# Tassie forum



## Who is John Galt? (Sep 28, 2016)

I am travelling to Tassie, next month for a week and would like to touch base with some drivers there.
Is there currently, a Tassie forum or one planned? Do any members here, have driver friends / relatives / lovers D ) in Tassie?
Any help would be appreciated ​


----------



## Jack Malarkey (Jan 11, 2016)

There's no Tassie forum at least at present.

Be sure to visit MONA while you're there. You'd love it. See https://mona.net.au/.

Do visit us in Canberra some time soon.


----------



## CoolAnt (Feb 2, 2017)

Message the owner of this website and request a Hobart forum


----------



## Who is John Galt? (Sep 28, 2016)

CoolAnt said:


> Message the owner of this website and request a Hobart forum


Is that Travis?

Just kidding


----------



## Who is John Galt? (Sep 28, 2016)

Jack Malarkey said:


> There's no Tassie forum at least at present.
> 
> Be sure to visit MONA while you're there. You'd love it. See https://mona.net.au/.
> 
> Do visit us in Canberra some time soon.


Thanks, Jack.
Yes MONA is definitely on the list.
It is funny I have lived and worked in many countries and cities around the world, but have never set foot in/on Tassie.
I am looking forward to it immensely.


----------



## Jack Malarkey (Jan 11, 2016)

Who is John Galt? said:


> Thanks, Jack.
> Yes MONA is definitely on the list.
> It is funny I have lived and worked in many countries and cities around the world, but have never set foot in/on Tassie.
> I am looking forward to it immensely.


Try to get a copy of the book about Hobart in the NewSouth City Series: see http://www.newsouthpublishing.com/city-series.

The author of the Hobart book is Peter Timms. (Kerryn Goldsworthy wrote the Adelaide book.)

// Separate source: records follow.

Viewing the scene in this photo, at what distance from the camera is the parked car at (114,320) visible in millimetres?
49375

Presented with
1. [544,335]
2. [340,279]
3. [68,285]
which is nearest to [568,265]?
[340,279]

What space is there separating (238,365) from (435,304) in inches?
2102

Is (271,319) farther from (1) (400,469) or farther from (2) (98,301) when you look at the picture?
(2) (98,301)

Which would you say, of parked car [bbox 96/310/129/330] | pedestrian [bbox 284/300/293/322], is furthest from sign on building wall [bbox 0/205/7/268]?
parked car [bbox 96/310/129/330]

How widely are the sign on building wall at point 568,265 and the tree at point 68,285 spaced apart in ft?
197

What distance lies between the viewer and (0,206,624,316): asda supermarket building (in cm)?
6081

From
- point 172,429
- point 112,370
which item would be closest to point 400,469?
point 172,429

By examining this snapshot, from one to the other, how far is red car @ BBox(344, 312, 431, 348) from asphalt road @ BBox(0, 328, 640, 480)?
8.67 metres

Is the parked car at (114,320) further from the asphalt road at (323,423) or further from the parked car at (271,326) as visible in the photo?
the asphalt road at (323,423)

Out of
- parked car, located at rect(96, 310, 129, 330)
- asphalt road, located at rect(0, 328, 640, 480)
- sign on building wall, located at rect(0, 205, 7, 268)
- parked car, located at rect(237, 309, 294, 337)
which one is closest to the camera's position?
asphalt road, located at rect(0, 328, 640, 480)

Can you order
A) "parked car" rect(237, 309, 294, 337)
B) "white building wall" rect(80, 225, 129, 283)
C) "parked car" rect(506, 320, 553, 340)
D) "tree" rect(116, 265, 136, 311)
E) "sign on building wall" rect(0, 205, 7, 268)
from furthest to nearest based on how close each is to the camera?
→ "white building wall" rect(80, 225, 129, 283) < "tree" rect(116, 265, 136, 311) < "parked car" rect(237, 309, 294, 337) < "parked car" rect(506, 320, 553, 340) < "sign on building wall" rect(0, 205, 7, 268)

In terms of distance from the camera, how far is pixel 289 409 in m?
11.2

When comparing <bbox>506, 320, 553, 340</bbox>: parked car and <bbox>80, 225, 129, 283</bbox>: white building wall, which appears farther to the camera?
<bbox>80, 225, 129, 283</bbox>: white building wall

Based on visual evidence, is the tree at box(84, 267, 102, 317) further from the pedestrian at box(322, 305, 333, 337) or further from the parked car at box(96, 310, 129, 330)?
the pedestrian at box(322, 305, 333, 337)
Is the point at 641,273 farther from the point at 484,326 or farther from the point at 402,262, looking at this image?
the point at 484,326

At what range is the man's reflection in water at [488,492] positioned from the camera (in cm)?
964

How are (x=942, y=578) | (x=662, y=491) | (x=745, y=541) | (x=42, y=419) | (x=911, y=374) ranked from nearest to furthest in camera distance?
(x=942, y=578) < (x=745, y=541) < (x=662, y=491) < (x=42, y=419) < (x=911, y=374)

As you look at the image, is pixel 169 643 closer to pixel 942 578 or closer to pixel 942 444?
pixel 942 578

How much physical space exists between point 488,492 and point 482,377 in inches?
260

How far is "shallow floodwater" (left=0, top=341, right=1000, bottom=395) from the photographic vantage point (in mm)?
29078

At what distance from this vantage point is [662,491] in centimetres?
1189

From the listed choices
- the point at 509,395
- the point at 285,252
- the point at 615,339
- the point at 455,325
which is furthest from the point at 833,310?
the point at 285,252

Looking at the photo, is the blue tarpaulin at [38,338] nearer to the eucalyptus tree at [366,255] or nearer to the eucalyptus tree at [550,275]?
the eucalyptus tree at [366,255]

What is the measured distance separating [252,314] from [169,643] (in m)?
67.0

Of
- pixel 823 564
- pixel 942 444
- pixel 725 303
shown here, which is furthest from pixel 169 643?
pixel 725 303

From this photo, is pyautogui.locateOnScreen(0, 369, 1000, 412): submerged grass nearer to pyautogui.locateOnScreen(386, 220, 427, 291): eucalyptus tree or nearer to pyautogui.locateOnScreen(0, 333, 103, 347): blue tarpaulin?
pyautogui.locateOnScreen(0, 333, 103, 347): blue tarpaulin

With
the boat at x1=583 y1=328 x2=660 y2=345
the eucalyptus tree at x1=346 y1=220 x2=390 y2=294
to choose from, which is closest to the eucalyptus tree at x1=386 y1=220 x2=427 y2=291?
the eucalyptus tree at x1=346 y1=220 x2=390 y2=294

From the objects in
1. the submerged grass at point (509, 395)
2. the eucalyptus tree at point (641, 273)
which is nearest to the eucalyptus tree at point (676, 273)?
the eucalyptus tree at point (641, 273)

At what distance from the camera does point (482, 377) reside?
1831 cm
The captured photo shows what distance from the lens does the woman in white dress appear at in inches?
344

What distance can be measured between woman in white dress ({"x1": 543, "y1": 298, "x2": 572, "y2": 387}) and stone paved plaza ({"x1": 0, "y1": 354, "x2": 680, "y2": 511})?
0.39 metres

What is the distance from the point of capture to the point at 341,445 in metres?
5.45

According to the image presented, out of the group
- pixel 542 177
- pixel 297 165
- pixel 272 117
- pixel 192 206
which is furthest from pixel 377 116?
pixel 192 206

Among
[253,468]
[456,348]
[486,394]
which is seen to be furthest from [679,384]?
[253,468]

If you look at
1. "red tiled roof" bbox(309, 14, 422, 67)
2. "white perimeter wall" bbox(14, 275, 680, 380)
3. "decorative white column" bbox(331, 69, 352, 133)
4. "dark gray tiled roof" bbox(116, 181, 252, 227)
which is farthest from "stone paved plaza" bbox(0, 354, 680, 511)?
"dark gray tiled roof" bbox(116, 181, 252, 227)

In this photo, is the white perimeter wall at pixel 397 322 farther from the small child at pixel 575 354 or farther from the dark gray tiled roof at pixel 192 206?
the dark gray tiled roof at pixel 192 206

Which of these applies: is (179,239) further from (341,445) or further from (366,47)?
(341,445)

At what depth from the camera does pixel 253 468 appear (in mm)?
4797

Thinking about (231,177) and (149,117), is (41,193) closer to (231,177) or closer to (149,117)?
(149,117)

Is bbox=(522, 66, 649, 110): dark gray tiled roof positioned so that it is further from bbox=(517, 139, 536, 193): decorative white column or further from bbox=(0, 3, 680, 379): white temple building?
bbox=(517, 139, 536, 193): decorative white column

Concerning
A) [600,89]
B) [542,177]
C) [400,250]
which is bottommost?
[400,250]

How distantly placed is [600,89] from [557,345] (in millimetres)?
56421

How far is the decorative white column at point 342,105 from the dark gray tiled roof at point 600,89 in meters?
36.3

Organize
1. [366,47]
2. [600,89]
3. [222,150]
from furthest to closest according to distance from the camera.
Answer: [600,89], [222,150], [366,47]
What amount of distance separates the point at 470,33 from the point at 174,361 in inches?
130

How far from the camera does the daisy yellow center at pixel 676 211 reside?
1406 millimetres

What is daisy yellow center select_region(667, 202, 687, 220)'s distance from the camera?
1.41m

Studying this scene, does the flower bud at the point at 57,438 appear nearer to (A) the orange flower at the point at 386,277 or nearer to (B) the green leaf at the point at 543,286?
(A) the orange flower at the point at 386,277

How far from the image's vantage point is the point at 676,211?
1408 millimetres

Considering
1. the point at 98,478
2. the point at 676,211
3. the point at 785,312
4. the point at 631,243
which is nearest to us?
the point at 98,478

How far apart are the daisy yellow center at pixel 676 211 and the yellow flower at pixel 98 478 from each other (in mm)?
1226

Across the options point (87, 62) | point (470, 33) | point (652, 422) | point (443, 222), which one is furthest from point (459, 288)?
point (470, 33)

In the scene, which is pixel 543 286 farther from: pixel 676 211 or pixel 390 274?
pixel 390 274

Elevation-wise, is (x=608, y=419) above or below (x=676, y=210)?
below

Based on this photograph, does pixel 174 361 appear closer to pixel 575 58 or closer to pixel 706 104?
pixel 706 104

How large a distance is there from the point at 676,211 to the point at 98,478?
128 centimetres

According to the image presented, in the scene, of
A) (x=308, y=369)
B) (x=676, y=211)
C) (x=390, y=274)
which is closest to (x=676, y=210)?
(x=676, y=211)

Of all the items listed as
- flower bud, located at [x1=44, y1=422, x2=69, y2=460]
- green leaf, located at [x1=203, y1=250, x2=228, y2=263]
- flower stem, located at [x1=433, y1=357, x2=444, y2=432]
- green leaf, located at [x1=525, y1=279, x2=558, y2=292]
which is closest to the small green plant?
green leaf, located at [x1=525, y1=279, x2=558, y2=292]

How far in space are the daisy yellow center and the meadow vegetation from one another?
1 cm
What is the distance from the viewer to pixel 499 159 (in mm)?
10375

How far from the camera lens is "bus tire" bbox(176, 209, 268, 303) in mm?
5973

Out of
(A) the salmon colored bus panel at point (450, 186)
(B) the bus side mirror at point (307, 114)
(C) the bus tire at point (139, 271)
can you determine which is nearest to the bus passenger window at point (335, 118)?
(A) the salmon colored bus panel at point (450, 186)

This series is a great way of exploring Australian cities.


----------



## Who is John Galt? (Sep 28, 2016)

Jack Malarkey said:


> Try to get a copy of the book about Hobart in the NewSouth City Series: see http://www.newsouthpublishing.com/city-series.
> 
> The author of the Hobart book is Peter Timms. (Kerryn Goldsworthy wrote the Adelaide book.)
> 
> This series is a great way of exploring Australian cities.


Thank you Jack.
Very considerate. 
I will look into that.


----------



## Voigtstr (Nov 20, 2017)

CoolAnt said:


> Message the owner of this website and request a Hobart forum


My first night in these forums... how do I tell who the owner of the forums is? And yes please... a Hobart forum would be nice, I have lots of questions!


----------



## Who is John Galt? (Sep 28, 2016)

Voigtstr said:


> My first night in these forums... how do I tell who the owner of the forums is? And yes please... a Hobart forum would be nice, I have lots of questions!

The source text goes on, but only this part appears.